The third phase of the London LEZ was due to start in October 2010, bringing in vans over 1.2 tonnes, motor caravans and ambulances over 2.5 tonnes and minibuses with more than eight seats. Around 90,000 such vehicles enter the zone each year.
It is not known when – or if – the third phase will get the go-ahead.
The decision has been made despite the European Commission’s confirmation last week that it will take the UK to court for consistent breaches of air quality limits on PM10 (ENDS Report 408, p 25).
The zone’s requirements currently apply to lorries over 3.5 tonnes and buses and coaches over 5 tonnes. If these do not comply with Euro III particulate emission standards operators must either fit abatement equipment or pay a fee to enter the zone. Many businesses would opt to replace the vehicle with a new, compliant model.

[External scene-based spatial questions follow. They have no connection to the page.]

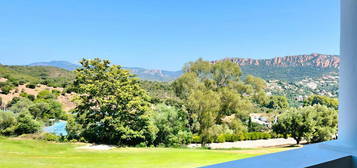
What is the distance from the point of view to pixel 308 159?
62 centimetres

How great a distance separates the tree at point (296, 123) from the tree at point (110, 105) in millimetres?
1586

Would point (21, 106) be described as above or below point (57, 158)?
above

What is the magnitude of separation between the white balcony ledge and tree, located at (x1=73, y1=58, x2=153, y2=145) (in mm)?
1748

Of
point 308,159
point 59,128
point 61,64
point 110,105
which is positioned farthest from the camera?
point 110,105

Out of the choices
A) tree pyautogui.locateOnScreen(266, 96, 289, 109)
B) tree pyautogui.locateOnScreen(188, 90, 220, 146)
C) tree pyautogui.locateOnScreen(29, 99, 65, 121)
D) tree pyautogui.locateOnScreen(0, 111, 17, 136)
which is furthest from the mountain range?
tree pyautogui.locateOnScreen(188, 90, 220, 146)

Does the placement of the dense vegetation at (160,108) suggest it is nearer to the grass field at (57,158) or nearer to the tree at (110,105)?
the tree at (110,105)

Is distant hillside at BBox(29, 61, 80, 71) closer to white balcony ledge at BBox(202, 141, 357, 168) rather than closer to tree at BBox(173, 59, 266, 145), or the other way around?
white balcony ledge at BBox(202, 141, 357, 168)

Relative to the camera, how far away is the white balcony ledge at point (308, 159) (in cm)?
56

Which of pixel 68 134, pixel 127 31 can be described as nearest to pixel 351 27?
pixel 127 31

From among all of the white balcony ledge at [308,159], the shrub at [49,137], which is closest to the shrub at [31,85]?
the shrub at [49,137]

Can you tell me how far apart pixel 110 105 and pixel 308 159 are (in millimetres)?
3101

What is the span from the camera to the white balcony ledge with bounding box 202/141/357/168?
0.56m

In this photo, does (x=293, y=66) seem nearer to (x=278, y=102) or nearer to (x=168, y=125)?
(x=278, y=102)

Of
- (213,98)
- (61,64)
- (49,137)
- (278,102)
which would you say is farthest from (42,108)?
(213,98)
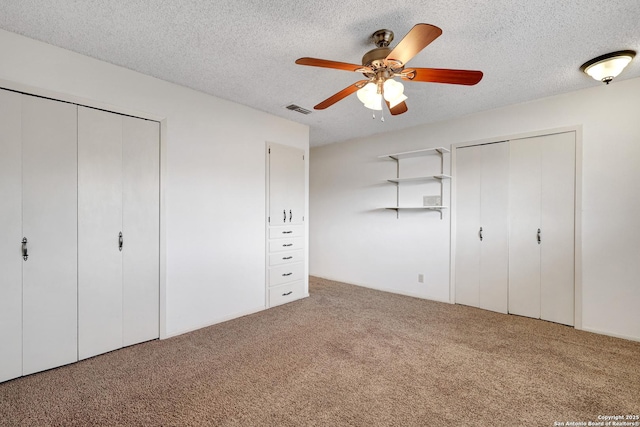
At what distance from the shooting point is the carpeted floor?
1.83m

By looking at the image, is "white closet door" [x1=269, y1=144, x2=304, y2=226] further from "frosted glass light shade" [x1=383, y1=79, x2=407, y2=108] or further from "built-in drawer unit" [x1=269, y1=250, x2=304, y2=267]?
"frosted glass light shade" [x1=383, y1=79, x2=407, y2=108]

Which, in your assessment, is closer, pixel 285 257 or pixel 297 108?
pixel 297 108

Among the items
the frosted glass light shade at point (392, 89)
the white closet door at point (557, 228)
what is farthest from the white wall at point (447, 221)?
the frosted glass light shade at point (392, 89)

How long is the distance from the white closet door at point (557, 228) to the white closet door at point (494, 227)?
0.37 metres

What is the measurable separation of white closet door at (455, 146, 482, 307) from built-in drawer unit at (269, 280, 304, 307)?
222cm

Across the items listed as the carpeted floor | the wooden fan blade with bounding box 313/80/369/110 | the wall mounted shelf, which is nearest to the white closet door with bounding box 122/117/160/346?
the carpeted floor

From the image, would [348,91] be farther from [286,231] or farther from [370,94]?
[286,231]

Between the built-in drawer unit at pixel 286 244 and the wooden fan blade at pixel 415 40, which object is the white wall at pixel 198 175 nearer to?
the built-in drawer unit at pixel 286 244

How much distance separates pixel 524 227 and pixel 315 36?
323 centimetres

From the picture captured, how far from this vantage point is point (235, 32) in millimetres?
2213

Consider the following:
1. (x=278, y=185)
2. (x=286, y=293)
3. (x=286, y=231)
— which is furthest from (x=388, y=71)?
(x=286, y=293)

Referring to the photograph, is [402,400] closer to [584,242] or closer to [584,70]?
[584,242]

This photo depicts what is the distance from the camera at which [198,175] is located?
10.6 ft

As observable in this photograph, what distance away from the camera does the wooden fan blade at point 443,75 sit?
190cm
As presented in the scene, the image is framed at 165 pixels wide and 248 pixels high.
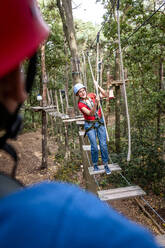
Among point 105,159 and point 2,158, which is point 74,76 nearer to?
point 105,159

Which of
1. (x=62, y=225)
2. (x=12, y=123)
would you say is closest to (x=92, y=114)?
(x=12, y=123)

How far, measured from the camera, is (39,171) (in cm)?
763

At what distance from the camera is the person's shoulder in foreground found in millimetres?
329

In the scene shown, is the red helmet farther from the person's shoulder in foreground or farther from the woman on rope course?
the woman on rope course

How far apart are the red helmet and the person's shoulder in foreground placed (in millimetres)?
299

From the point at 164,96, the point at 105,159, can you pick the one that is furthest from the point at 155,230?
the point at 164,96

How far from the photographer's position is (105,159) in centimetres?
390

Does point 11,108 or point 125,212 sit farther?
point 125,212

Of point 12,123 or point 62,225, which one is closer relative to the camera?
point 62,225

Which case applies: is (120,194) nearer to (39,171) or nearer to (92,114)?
(92,114)

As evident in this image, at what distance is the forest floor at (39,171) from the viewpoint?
5.11 meters

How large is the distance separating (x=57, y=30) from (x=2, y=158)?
244 inches

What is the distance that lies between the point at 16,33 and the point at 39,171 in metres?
7.59

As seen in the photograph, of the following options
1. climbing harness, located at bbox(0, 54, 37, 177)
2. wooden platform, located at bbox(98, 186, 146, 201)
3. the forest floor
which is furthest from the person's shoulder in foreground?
the forest floor
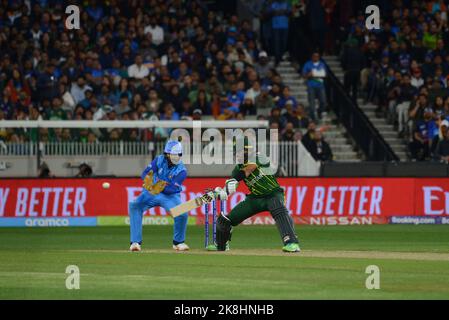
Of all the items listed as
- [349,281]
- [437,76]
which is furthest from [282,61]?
[349,281]

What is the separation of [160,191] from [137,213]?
0.59m

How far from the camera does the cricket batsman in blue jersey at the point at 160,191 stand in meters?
23.0

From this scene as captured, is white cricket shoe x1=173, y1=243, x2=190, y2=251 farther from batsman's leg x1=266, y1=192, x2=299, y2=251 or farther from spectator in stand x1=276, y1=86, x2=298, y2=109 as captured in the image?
spectator in stand x1=276, y1=86, x2=298, y2=109

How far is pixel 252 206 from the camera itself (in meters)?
22.4

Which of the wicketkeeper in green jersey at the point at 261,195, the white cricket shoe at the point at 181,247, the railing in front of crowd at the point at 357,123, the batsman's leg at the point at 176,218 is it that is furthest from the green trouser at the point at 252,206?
the railing in front of crowd at the point at 357,123

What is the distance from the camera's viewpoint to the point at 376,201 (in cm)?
3238

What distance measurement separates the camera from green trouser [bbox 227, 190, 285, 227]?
22203 millimetres

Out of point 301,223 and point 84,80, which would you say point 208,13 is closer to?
point 84,80

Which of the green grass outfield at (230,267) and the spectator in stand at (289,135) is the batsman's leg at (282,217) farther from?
the spectator in stand at (289,135)

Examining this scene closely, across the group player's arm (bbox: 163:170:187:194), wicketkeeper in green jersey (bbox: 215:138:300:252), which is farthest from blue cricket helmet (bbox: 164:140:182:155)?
wicketkeeper in green jersey (bbox: 215:138:300:252)

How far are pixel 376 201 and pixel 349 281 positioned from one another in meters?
15.3

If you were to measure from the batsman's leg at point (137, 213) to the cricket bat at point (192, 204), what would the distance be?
655mm

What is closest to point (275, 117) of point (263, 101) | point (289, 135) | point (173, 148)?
point (289, 135)

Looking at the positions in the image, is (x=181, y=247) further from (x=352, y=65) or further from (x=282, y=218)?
(x=352, y=65)
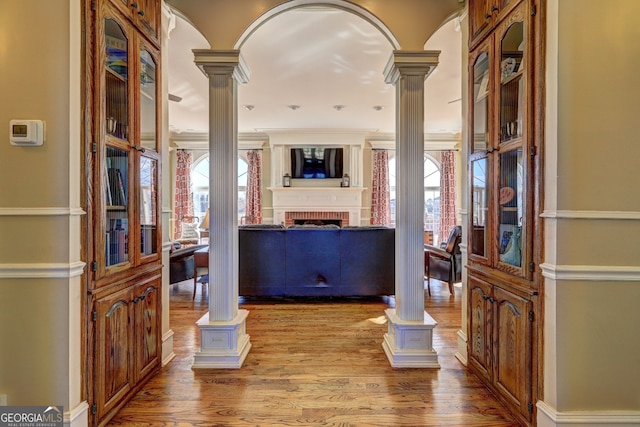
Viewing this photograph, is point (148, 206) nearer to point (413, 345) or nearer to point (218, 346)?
point (218, 346)

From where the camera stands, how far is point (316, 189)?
790 cm

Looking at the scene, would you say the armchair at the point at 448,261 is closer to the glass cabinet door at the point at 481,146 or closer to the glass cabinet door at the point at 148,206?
the glass cabinet door at the point at 481,146

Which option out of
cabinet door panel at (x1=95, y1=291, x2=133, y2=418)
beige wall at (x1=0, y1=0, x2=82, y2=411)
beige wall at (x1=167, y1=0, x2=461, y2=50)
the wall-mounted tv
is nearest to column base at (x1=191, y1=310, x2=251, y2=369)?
cabinet door panel at (x1=95, y1=291, x2=133, y2=418)

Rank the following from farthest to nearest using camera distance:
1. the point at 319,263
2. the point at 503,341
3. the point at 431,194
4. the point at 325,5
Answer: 1. the point at 431,194
2. the point at 319,263
3. the point at 325,5
4. the point at 503,341

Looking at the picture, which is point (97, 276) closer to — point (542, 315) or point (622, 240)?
point (542, 315)

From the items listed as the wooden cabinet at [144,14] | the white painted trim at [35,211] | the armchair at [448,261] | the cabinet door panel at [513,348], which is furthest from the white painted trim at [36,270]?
the armchair at [448,261]

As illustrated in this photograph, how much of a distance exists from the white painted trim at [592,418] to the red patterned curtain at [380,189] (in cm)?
664

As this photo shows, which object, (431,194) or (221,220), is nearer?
(221,220)

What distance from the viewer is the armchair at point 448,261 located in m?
4.47

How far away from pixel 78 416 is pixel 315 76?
4345mm

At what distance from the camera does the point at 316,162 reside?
26.2 feet

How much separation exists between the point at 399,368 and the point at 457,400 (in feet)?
1.53

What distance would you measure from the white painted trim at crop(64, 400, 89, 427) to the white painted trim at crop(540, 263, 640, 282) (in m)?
2.39

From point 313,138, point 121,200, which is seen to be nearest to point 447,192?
point 313,138
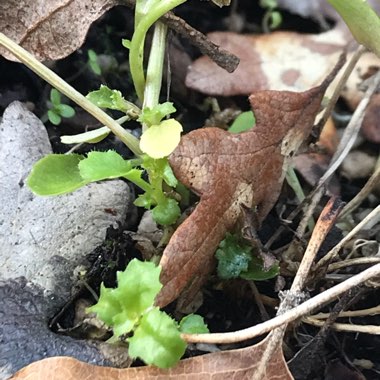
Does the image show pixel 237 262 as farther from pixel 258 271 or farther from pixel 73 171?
pixel 73 171

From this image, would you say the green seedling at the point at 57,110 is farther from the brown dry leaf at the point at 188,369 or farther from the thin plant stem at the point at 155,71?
the brown dry leaf at the point at 188,369

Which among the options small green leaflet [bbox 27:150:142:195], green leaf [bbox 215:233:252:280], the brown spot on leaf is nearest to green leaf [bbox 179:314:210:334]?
green leaf [bbox 215:233:252:280]

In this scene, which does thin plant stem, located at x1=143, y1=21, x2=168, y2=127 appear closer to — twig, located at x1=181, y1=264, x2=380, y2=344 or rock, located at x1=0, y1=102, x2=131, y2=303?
rock, located at x1=0, y1=102, x2=131, y2=303

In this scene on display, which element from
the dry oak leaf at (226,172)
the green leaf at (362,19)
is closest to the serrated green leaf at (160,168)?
the dry oak leaf at (226,172)

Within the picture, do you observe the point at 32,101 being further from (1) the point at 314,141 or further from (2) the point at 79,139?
(1) the point at 314,141

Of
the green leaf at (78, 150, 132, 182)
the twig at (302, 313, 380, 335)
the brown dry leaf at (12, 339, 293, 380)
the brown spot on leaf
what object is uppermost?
the green leaf at (78, 150, 132, 182)
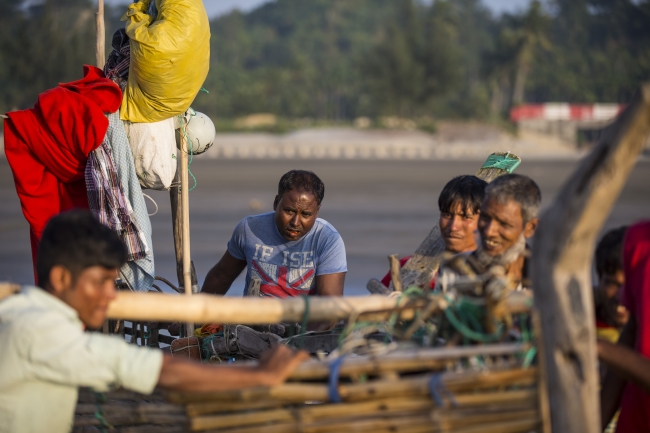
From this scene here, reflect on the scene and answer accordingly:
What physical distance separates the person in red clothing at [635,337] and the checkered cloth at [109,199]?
2287 mm

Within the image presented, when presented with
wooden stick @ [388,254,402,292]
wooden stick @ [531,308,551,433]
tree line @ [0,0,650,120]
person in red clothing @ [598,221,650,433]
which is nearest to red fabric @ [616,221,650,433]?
person in red clothing @ [598,221,650,433]

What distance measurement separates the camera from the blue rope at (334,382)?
2.21m

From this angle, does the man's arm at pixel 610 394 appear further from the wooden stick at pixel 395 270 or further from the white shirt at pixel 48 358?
the white shirt at pixel 48 358

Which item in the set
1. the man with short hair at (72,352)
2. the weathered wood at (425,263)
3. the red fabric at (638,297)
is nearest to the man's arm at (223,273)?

“Simply put, the cost of fitting pollution equipment or getting a new vehicle would have come as punch in the ribs to those who need our help at this time, would have destroyed profit margins, and endangered our businesses,” said Mr Johnson.
Other methods of cutting particulate pollution have been proposed by the mayor, including subsidising the replacement of the most polluting light goods vehicles.
Green, Liberal Democrat and Labour members of the London Assembly united in criticising the decision. Environmental Protection UK’s chief executive Philip Mulligan said the decision “puts short term economic interests over the long term health of those who live and work in London”.